賀子天開到半路,看到前右方不遠處有一個女人艱難地推著電瓶車往前走。他開到那女人旁邊放下車窗才看清是誰。
“彪嫂啊,這是怎麽啦?”
“哦,子天啊,車子半路沒電了,你說這不耽誤事兒呢嘛!”推著電瓶車的彪嫂滿頭大汗發愁地說。
“你把車停這兒,提上電瓶上來我稍你去,正好我也要去攤兒上。”
“行!那就麻煩你了。”彪嫂說完就把車靠邊停好,拎起電瓶上了賀子天的車。
“一個人啊,天兒?”彪嫂上車坐到後排問道。
“哦,不是,約了幾個朋友談事兒。對了,您一般這會兒都和彪哥在攤兒上忙著,怎麽這會才去?”
“哎呀,你快別說了!孩子這幾天生病在家鬧騰,我這不剛哄睡下就趕緊來,也忙得忘充電了。”
“哦。”賀子天點點頭,又說:“彪嫂啊,您說生孩子對女人很重要嗎?丁克不好麽?”
“啊?啥是‘丁克’?”
“哦,就是兩口子不要孩子。”
“奧,這個啊。我就是腳的吧養個孩子是夠哼哧癟肚的,可一回家就有個小兔崽子能給你端個茶倒個水兒的也挺得勁,忙一天也值了。這人嘛,總得有個奔頭不是?要說這生孩子嘛,你個大老爺們兒,我說了你也不懂。哎,天兒,怎麽想起問這個來了。”
“哦,沒事,隨便問問。”賀子天忙岔開話題,他就是想知道,橫亙在他和小雲之間的是他犧牲感情也要承擔的責任, 還是小雲難以釋懷的無能為力。
終於到了“彪子夜宵”的檔口,賀子天下車幫彪嫂把電瓶拎下來,彪哥看到彪嫂從子天車上下來,趕緊上前來還不忘一邊念叨:“天兒來了啊!哎呀,你怎麽才來,來且了,我一人兒都忙不過來!”
“你怎呼啥!這不忘了充電擱半道上了嗎!還是天兒把我稍來的。麻溜的,把電瓶充上電!”彪嫂也不覺得屈,氣勢不輸彪哥。
“行!天兒麻煩你了。是不是和昊雷約的?人家一群人等你半天了,就在後面呢。”
“嗯。”
彪嫂利索地系好圍裙,拿起她的“武器”——菜單、記帳本和水壺水杯和賀子天一起去棚後的“豪華包間”。
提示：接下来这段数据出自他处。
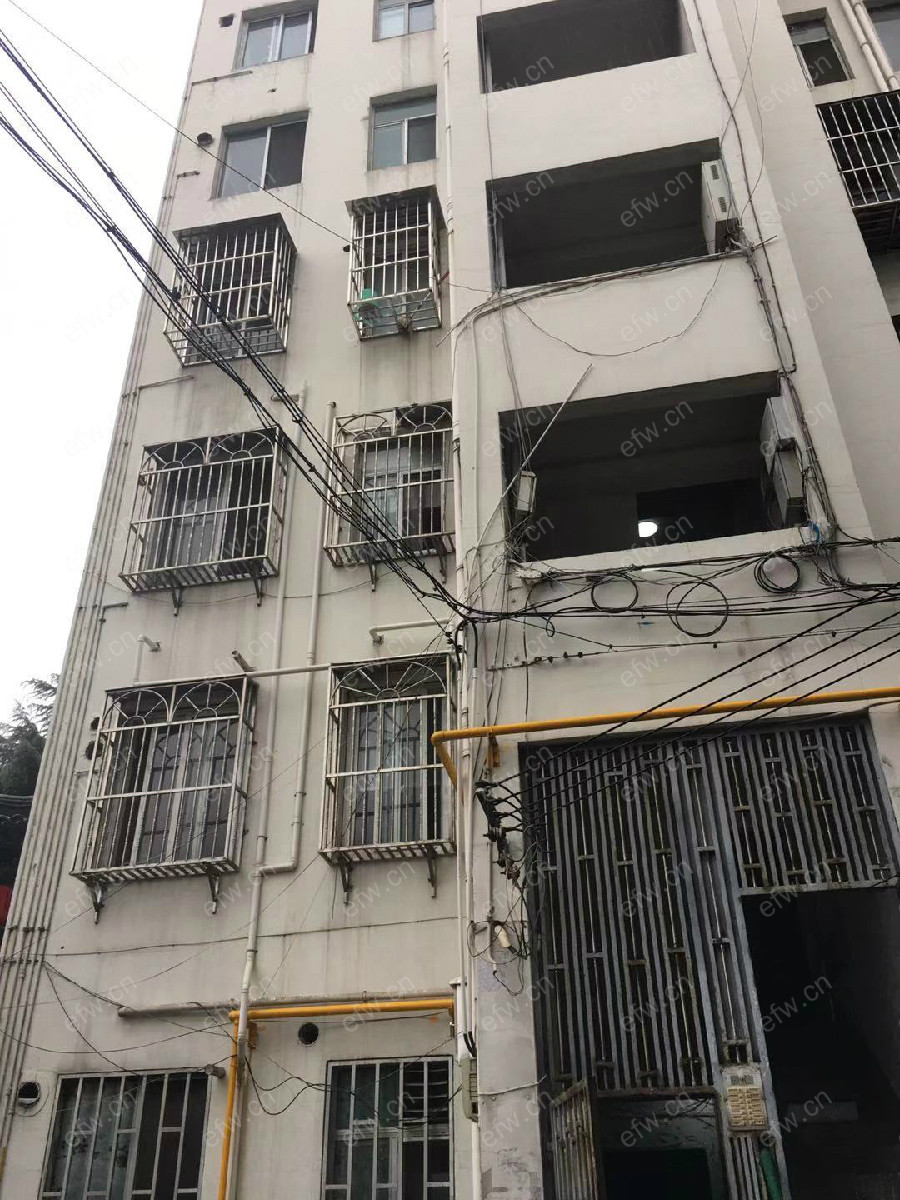 槐古二村 2室2厅1卫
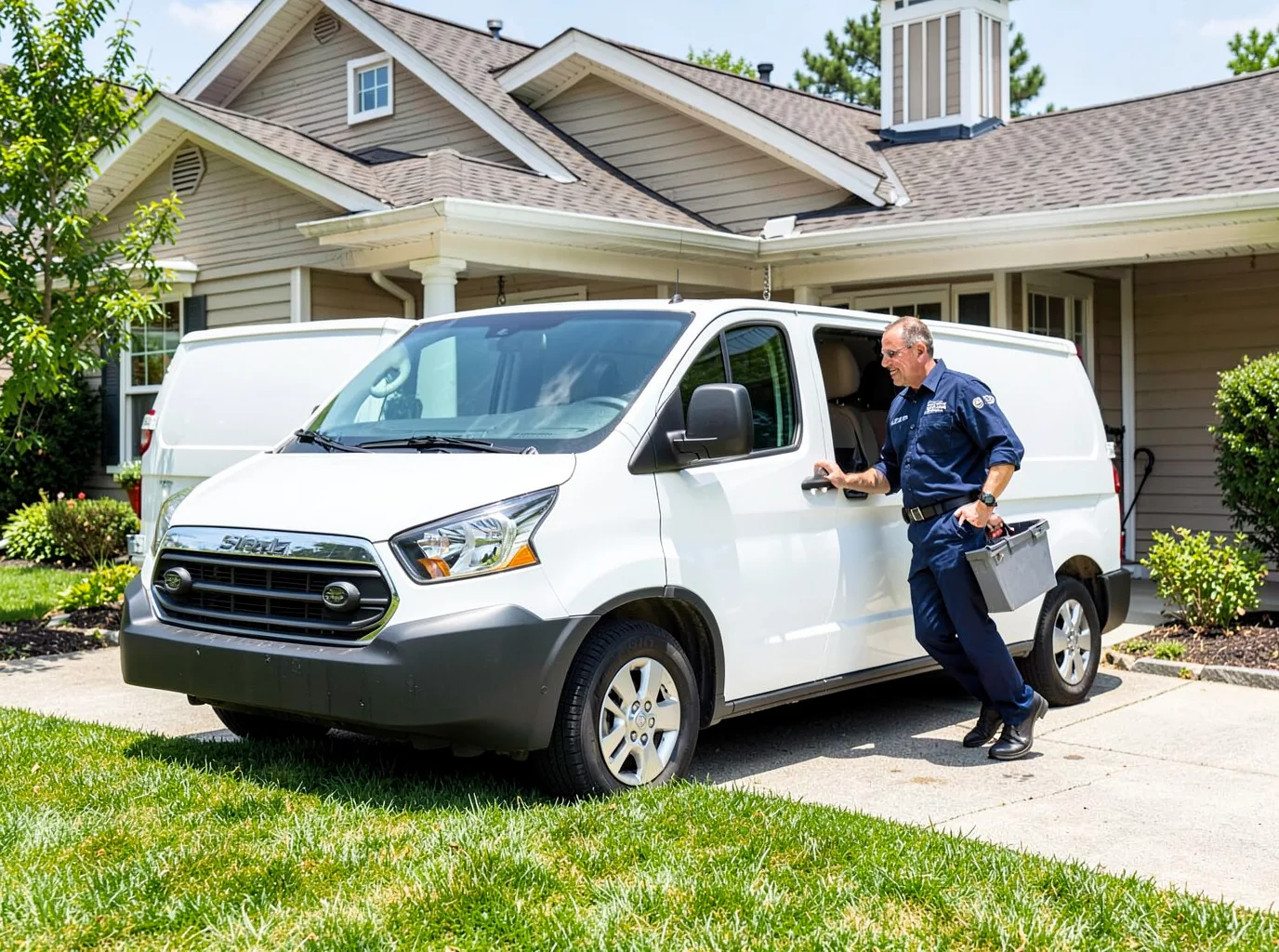 Emergency Plumber company in Berwick, LA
“天兒啊,怎麽才來,等你很久了!”昊雪的抱怨如期而至。
“對不起,對不起,來晚了,公司有點兒事。”賀子天的借口同樣信手拈來,只不過這是他那場“豪賭”的又一個籌碼,如果輸了,這將給他的痛苦雪上加霜。
他看到小雲挨著昊雷坐著,另一邊和周睿保持著禮貌的距離,他便明白是好哥們兒故意為之。他搬起鄭飛身邊的椅子便坐到小雲另一邊。
“那行,我自罰三杯。彪嫂,上瓶白的先。”昊雷看賀子天的樣子,他好像對自己父親去找小雲的事並不知情。他又看了看小雲,她正微笑著看著賀子天,也沒有顯出什麽異常。
“既然答應了小雲,就隻好絕口不提。可能所謂的成長,就是一個不斷按下靜音鍵的過程罷。”昊雷這樣想。